2014 Chevrolet Impala LTZ test drive review. Looks like one of these is in our future
If you’re looking for a review of the 2014 Impala by someone who has experience with Impalas, you have come to the right place. Over the years, my wife and I have owned no less than five cars with the leaping deer on the sail panels. If you add close family members, that number easily could be dozens. Right now, my wife has a 2007 Impala, and my daily-driver is a ’96 Impala SS. So when I was given the opportunity to spend a week with an all-new 2014 Impala LTZ, I obviously jumped at the chance.
The first thing that hits you with this car is how nice it has become.

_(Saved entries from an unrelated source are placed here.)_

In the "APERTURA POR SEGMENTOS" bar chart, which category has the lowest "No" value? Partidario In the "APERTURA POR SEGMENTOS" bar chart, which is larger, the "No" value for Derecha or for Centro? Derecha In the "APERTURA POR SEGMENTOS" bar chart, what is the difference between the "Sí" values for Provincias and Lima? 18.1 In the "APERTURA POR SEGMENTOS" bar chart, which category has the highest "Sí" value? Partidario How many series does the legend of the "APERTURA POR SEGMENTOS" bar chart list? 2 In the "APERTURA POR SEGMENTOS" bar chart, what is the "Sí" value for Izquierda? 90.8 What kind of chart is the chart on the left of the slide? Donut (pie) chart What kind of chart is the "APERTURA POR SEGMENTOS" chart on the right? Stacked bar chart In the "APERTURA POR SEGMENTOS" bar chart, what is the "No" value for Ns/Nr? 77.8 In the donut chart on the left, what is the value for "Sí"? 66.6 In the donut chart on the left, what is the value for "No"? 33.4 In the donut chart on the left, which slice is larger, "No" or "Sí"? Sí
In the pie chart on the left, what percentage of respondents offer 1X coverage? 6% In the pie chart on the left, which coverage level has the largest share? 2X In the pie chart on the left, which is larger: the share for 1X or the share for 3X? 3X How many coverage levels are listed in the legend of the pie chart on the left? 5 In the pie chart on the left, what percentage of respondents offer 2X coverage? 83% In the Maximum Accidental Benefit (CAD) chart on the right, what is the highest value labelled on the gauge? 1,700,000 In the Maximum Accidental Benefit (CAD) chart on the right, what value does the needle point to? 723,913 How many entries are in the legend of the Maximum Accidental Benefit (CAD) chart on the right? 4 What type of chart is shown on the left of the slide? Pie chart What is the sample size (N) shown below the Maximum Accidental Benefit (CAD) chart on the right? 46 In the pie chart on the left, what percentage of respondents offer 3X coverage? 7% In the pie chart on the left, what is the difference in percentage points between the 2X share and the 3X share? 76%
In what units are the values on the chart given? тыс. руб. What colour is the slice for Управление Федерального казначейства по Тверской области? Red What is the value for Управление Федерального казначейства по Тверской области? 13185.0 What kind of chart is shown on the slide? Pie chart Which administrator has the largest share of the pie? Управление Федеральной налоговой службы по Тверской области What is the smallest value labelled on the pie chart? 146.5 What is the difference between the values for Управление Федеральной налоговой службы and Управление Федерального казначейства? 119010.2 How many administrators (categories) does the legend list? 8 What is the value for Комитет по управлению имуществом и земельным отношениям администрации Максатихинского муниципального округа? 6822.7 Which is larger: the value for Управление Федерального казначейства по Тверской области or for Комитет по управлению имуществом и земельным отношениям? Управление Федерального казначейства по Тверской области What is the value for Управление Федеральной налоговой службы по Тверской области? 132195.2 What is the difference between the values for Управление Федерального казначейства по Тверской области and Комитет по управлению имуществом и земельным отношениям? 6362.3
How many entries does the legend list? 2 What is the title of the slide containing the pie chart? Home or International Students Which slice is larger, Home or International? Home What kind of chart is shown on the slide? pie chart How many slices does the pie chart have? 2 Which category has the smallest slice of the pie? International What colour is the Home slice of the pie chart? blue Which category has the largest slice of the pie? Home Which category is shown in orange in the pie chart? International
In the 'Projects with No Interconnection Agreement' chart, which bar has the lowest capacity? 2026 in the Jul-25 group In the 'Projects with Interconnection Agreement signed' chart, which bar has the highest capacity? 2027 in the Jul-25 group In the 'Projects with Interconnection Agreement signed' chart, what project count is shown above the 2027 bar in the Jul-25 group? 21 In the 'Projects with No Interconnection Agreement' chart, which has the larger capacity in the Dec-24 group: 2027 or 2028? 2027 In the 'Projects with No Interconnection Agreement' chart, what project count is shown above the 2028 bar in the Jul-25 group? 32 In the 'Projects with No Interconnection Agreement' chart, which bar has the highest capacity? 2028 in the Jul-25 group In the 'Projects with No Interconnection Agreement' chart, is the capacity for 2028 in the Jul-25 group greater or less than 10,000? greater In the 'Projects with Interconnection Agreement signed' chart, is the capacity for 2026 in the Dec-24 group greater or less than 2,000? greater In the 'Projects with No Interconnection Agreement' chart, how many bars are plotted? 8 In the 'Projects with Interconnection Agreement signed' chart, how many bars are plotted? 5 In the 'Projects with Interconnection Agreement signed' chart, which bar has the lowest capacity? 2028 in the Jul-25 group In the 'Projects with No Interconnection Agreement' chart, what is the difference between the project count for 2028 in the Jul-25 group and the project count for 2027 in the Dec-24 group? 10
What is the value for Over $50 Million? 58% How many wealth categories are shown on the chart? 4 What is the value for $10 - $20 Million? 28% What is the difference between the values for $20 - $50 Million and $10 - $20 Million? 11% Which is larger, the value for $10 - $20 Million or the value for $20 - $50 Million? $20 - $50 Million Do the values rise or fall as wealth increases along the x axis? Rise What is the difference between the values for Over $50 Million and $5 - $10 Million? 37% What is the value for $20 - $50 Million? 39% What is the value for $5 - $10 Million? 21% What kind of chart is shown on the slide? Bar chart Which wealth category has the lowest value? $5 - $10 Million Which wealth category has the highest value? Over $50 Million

Trying to compare the interior to the stark, plasticky confines of my ’96 is just silly, but even compared to my wife’s ’07 it is a night and day difference. This is not typically what you think a Chevrolet should be like. Heck, this car is nicer than most new Cadillacs were five years ago.
How nice? We’re talking six-way power memory seats with lumbar support. We’re talking about a huge power sunroof with rear-seat skylight. We’re talking about heated and cooled leather, and a heated steering wheel. We’re talking about passive entry and keyless start. We’re talking about soothing blue mood lighting. Backup camera? Check. Lane change and collision alert sensors? Check and check. This car had it all.
And if you’re a technophile, you’ll be right at home in the new Impala. Chevy’s MyLink system is run through an eight-inch touch screen. With it, you can operate your GPS, weather maps, Bluetooth and Onstar, climate control, and more. Of course, the stereo is also in there, and you can listed to Sirius/XM, terrestrial radio, or sync it up to your personal mobile devices. The sound pours beautifully from six perfectly-positioned Bose speakers. And surprisingly, it wasn’t even very difficult to figure out—even for me.
This car had the up-level 3.6-liter, direct injection V6 connected to a six-speed transmission. You can find this powertrain in everything from Camaros to Cadillacs these days, and there’s a good reason for that. It is a nice setup, churning out an impressive 305-hp and 264-lb/ft of torque. This car has strong, smooth power throughout the speed range. I never once thought, “Man, this thing could use some more suds.”
It handles nice too. This car is a front-wheel-drive, so you certainly aren’t going to power fishtail through the turns like you can in my old ’96, but it has its own positive feel. Even compared to the ’07, it corners flatter, and just feels plain better. They have made such huge strides in front-wheel-drive technology lately, I never even wished I was driving something else. This car had 19-inch wheels on Goodyear Eagle RS-A tires (18s and 20s are also available), and I felt it had a great balance between handling and ride quality.
Of course, the thing that most people commented on was the looks. Every single person that came up to talk about it had positive things to say about the appearance. That’s a big improvement over the last generation, which most people think looks like a rental car. All the scoops, creases, and chrome really made this car look substantial. That quarter window is just a thing of beauty.
My wife informed me several times during the course of the week that she will, under no uncertain terms, replace her ’07 Impala with a 2014 Impala soon. This test car was $39,505, so I think she’s going to have to get one with fewer options. But I can’t really blame her for wanting one. This car is extraordinarily nice. The improvement is radical.